Not long ago, when they were common, these weekday congregational prayers were most thickly clustered in the Marian months of May and October and the liturgical season of Lent. The format for May and October was standard and familiar: an opening Marian hymn; recitation of the rosary; the Loreto litany; a brief period of silent prayer or another hymn in preparation for Benediction of the Blessed Sacrament; adoration of the Host in the monstrance; a closing hymn.

The Friday Lenten devotions were the Stations of the Cross, again followed by Benediction. Various ethnic groups had their distinctive practices as well. Devotions on Wednesday in Lent in my college years at St. Thomas, in Minnesota took a form known to few Catholics in the United States but intimately familiar to our (first) Polish Pope, John Paul II. Known as Gozkie Zale, literally "bitter sorrow" (the first two words of the opening hymn) and translated as "Lamentations," it consisted of a series of truly Jeremiah-like Slavic songs (St.
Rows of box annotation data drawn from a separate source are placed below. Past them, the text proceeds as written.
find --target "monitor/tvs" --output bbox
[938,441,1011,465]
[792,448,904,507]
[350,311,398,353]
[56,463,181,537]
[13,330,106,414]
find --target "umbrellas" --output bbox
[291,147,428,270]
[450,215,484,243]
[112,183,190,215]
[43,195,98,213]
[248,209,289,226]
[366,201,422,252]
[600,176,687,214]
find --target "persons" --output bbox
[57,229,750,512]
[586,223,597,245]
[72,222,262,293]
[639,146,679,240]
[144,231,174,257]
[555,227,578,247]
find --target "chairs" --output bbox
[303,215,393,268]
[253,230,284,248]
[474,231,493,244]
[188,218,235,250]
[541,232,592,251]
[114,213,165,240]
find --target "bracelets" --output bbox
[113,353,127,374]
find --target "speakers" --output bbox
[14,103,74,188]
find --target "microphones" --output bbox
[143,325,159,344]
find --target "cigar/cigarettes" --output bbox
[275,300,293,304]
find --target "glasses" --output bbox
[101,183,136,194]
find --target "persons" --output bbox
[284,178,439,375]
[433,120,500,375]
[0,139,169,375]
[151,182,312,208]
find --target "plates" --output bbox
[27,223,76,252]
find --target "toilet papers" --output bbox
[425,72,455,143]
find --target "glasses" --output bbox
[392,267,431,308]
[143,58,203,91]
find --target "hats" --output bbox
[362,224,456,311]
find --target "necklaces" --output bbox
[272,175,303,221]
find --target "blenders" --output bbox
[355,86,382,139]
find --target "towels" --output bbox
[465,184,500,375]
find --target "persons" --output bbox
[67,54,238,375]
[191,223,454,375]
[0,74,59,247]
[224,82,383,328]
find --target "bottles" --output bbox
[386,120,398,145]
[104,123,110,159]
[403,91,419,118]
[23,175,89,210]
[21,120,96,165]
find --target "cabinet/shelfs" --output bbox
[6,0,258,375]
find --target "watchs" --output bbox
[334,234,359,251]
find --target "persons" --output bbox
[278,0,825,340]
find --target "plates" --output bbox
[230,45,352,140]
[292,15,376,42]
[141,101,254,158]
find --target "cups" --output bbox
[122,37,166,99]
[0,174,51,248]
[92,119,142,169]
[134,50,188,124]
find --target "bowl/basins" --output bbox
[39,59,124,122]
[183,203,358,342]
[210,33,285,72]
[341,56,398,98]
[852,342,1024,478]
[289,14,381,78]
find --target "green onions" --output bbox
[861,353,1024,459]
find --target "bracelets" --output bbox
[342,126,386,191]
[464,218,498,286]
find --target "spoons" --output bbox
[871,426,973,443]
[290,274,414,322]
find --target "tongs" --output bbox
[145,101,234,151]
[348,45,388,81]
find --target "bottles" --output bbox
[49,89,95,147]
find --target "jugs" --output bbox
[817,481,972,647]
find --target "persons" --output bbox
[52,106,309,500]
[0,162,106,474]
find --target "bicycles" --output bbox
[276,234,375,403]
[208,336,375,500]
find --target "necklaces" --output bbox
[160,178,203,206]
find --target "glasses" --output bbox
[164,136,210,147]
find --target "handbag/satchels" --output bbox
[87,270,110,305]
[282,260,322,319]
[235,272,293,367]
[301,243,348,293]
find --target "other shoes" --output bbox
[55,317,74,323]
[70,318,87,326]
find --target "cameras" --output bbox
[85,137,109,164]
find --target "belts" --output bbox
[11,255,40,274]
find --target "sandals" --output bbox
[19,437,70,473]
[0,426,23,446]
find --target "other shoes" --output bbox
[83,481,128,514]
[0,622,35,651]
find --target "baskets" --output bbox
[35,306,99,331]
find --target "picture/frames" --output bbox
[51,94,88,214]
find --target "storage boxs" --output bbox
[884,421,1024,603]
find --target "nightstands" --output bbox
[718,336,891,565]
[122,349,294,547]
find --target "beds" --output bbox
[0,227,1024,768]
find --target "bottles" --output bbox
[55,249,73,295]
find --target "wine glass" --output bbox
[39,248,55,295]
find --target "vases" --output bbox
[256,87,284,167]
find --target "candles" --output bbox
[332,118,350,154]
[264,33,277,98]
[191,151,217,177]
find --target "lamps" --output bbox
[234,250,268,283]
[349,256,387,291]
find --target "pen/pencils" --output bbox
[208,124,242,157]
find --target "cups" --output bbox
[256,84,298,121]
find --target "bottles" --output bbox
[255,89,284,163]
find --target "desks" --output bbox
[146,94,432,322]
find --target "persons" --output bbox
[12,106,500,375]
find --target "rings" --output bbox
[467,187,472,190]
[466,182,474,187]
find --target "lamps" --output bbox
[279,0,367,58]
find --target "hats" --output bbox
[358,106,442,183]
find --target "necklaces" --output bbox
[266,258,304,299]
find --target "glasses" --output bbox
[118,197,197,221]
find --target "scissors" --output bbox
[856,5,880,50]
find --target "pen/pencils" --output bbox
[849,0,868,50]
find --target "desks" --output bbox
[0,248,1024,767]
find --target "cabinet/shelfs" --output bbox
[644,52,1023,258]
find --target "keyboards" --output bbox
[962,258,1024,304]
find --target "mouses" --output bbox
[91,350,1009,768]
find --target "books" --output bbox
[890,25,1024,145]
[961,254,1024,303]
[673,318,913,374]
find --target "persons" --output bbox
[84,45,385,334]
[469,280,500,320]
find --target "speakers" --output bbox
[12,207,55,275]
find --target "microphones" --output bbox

Paul's "groanings" might be a more apt description) concerning Christ's Passion, during which the congregation would alternately kneel, stand, and sit with each sequential hymn. This devotion, too, concluded with Benediction of the Blessed Sacrament.

In addition to these May, October, and Lenten devotions, there were those held less regularly. At varying times of the year, parishes would hold "Forty Hours" devotions, focusing on Eucharistic adoration, with the climax a solemn procession and the sonorous chanting of the Litany of the Saints by dozens of priests convened from the surrounding area. There were also the occasional special novenas (a nine-day cycle of Masses and prayers), often centered on a parish's patron saint and also involving the now all-but-abandoned litanies and processions, as well as Eucharistic adoration. In June, the Feast of the Sacred Heart was similarly commemorated.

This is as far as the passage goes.